RE: [virtio-dev] RE: [VIRTIO PCI PATCH v5 1/1] transport-pci: Add freeze_mode to virtio_pci_common_cfg
From: Parav Pandit
Date: Wed Sep 20 2023 - 00:10:57 EST
> From: Chen, Jiqian <Jiqian.Chen@xxxxxxx>
> Sent: Wednesday, September 20, 2023 9:28 AM
> >> For above purpose, we need a mechanism that allows guests and QEMU to
> >> negotiate their reset behavior. So this patch add a new parameter
> >> named
> > Freeze != reset. :)
> > Please fix it to say freeze or suspend.

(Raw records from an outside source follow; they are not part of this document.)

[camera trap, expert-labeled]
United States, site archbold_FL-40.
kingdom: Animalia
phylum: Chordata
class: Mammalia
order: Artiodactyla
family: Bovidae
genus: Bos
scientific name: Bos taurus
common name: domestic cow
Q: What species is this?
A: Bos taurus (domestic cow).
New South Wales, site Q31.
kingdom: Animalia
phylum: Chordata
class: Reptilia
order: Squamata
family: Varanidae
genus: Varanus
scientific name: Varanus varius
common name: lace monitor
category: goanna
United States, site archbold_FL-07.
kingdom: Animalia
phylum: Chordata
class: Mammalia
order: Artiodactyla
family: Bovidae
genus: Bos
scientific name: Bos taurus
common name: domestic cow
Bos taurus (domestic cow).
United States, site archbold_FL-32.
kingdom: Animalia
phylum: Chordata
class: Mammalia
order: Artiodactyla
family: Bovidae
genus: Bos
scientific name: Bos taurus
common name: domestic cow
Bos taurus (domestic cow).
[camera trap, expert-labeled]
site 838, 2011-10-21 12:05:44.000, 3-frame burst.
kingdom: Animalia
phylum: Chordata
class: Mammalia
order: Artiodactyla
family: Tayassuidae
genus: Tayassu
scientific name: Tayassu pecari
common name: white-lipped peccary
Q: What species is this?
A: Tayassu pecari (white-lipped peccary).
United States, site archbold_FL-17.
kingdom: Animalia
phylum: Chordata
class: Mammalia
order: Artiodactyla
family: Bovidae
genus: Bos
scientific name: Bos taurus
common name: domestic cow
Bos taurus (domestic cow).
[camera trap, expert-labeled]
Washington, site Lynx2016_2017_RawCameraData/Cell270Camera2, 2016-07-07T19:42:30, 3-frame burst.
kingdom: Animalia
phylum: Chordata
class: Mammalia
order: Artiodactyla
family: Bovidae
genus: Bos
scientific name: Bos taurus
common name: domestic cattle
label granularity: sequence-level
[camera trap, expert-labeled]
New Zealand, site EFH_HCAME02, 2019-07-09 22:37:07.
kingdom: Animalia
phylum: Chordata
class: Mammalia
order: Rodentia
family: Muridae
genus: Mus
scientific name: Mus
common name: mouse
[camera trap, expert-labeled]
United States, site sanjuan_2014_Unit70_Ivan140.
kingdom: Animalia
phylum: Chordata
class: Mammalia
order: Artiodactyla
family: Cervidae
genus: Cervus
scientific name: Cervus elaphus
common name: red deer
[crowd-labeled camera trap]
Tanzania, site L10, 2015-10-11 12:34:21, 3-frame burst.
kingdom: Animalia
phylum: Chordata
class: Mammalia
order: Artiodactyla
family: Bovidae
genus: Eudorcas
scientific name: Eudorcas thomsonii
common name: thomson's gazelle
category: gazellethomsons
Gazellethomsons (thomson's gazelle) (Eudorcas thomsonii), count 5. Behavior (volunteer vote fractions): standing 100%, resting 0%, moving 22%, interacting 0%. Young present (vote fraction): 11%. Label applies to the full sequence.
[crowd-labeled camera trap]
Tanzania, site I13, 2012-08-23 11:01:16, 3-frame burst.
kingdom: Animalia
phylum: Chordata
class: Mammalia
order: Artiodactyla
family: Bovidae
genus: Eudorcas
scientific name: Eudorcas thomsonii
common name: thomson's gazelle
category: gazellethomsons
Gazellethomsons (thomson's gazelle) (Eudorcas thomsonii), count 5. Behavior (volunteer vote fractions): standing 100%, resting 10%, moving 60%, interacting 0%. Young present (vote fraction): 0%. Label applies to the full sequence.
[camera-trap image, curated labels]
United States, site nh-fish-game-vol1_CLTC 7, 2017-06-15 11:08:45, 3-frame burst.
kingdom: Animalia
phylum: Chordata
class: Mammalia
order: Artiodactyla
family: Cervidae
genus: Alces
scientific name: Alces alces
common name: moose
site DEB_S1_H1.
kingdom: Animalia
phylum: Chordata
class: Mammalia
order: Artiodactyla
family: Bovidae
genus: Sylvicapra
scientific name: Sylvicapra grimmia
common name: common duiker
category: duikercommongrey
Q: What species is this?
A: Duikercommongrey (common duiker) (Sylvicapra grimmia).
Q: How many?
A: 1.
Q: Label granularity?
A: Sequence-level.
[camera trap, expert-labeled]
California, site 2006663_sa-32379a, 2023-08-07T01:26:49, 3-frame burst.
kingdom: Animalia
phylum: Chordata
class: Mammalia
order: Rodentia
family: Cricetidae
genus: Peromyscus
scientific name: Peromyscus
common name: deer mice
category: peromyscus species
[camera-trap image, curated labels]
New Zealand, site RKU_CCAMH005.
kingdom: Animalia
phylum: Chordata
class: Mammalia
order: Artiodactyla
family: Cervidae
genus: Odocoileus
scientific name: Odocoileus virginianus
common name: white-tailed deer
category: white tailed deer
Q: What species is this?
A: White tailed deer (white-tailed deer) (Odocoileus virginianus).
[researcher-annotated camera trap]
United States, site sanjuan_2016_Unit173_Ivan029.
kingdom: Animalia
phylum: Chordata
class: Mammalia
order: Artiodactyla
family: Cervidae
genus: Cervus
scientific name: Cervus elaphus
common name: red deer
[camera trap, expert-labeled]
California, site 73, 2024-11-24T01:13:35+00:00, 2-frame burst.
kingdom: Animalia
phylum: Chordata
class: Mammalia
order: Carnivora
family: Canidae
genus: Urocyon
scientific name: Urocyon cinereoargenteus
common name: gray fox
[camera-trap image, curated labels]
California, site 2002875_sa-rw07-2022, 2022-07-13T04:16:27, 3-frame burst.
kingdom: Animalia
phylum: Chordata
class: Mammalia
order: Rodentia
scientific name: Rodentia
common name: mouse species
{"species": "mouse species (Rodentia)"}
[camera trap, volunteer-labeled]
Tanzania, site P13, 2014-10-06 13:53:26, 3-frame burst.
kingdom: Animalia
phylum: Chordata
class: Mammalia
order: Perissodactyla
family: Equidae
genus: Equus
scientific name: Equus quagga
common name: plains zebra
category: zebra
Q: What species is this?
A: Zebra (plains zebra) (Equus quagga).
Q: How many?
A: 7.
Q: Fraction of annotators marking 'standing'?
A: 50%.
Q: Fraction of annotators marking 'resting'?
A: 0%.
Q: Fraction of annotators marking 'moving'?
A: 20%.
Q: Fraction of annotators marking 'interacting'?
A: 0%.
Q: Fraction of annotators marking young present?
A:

> But in my virtio-gpu scene, I want to prevent Qemu destroying resources when
> Guest do resuming(pci_pm_resume-> virtio_pci_restore->
> virtio_device_restore-> virtio_reset_device-> vp_modern_set_status->Qemu
> virtio_pci_reset->virtio_gpu_gl_reset-> virtio_gpu_reset). And I add check in
> virtio_gpu_gl_reset and virtio_gpu_reset, if freeze_mode was set to FREEZE_S3
> during Guest suspending, Qemu will not destroy resources. So the reason why I
> add this mechanism is to affect the reset behavior. And I think this also can help
> other virtio devices to affect their behavior, like the issue of virtio-video which
> Mikhail Golubev-Ciuchea encountered.
>
The point is when driver tells to freeze, it is freeze command and not reset.
So resume() should not invoke device_reset() when FREEZE+RESUME supported.
> >
> >> freeze_mode to struct virtio_pci_common_cfg. And when guest suspends,
> >> it can write freeze_mode to be FREEZE_S3, and then virtio devices can
> >> change their reset behavior on Qemu side according to freeze_mode.
> >> What's more,
> > Not reset, but suspend behavior.
> The same reason as above.
>
Reset should not be done by the guest driver when the device supports unfreeze.
> >
> >> freeze_mode can be used for all virtio devices to affect the behavior
> >> of Qemu, not just virtio gpu device.
> >>
> >> Signed-off-by: Jiqian Chen <Jiqian.Chen@xxxxxxx>
> >> ---
> >> transport-pci.tex | 7 +++++++
> >> 1 file changed, 7 insertions(+)
> >>
> >> diff --git a/transport-pci.tex b/transport-pci.tex index
> >> a5c6719..2543536 100644
> >> --- a/transport-pci.tex
> >> +++ b/transport-pci.tex
> >> @@ -319,6 +319,7 @@ \subsubsection{Common configuration structure
> >> layout}\label{sec:Virtio Transport
> >> le64 queue_desc; /* read-write */
> >> le64 queue_driver; /* read-write */
> >> le64 queue_device; /* read-write */
> >> + le16 freeze_mode; /* read-write */
> >> le16 queue_notif_config_data; /* read-only for driver */
> >> le16 queue_reset; /* read-write */
> >>
> > The new field cannot be in the middle of the structure.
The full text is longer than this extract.